Deutschland – aber auch Österreich – hoffen, dass diese Notmaßnahmen die Balkanroute entlasten. Diese führt über Griechenland, Mazedonien Serbien und Ungarn nach Österreich und Deutschland. Allein aus Ungarn sollen nach den EU-Plänen 54.000 Asylwerber in andere EU-Staaten übersiedeln.

Allerdings legten sich in Brüssel eine Reihe osteuropäischer Staaten gegen die Aufnahme weiterer Flüchtlinge quer. Widerstand kommt aus Polen, Ungarn, der Slowakei und Tschechien, aber auch aus dem Baltikum.

Keine einstimmige Grundsatzerklärung

Der deutsche Innenminister Thomas de Maizière sagte nach Ende der Verhandlungen, dass es nicht gelungen sei, von den übrigen EU-Staaten fixe Zusagen für die Aufnahme von mehr Asylwerbern zu bekommen, es also nur eine politische Grundsatzerklärung abseits der 32.000 gebe.
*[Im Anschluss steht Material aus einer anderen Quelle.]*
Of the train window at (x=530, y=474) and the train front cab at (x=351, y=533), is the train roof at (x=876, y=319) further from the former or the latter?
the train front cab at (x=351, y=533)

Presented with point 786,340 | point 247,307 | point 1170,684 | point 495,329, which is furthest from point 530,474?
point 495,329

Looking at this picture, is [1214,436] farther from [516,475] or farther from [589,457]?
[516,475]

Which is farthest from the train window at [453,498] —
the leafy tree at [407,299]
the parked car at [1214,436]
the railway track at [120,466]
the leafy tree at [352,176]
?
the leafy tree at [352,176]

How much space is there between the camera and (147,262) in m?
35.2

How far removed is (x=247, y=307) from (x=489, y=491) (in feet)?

Und sogar diese Erklärung kam nicht einstimmig zustande: In einem extrem ungewöhnlichen Schritt wurden die Länder aus Osteuropa von den übrigen Staaten überstimmt. "Einige Länder fühlen sich der solidarischen Verantwortung nicht verpflichtet", so de Maizière enttäuscht.

Aus Sicht der Kommission wird die Liste mit ungelösten Problemen damit länger. Denn längst geht es nicht mehr "nur" um die Aufteilung von Flüchtlingen. Nachdem am Montag ein Land nach dem anderen im Alleingang mit Grenzkontrollen begann oder diese ankündigte, schien plötzlich das Schengen-System der offenen Grenzen auf dem Spiel zu stehen.

Kontrollen an den Grenzen

Nach Deutschland und Österreich kündigten auch die Niederlande vorübergehende Kontrollen an. Auch Polen zeigte sich dazu bereit. Die slowakische Regierung entsandte Polizeieinheiten in Richtung Grenze, obwohl Innenminister Robert Kaliňák in Brüssel betonte, dass man vorerst keine systematischen Kontrollen durchführen werde. Sogar der französische Innenminister Bernard Cazeneuve sagte, dass er sich vorstellen könne, Grenzkontrollen zu Italien einzuführen.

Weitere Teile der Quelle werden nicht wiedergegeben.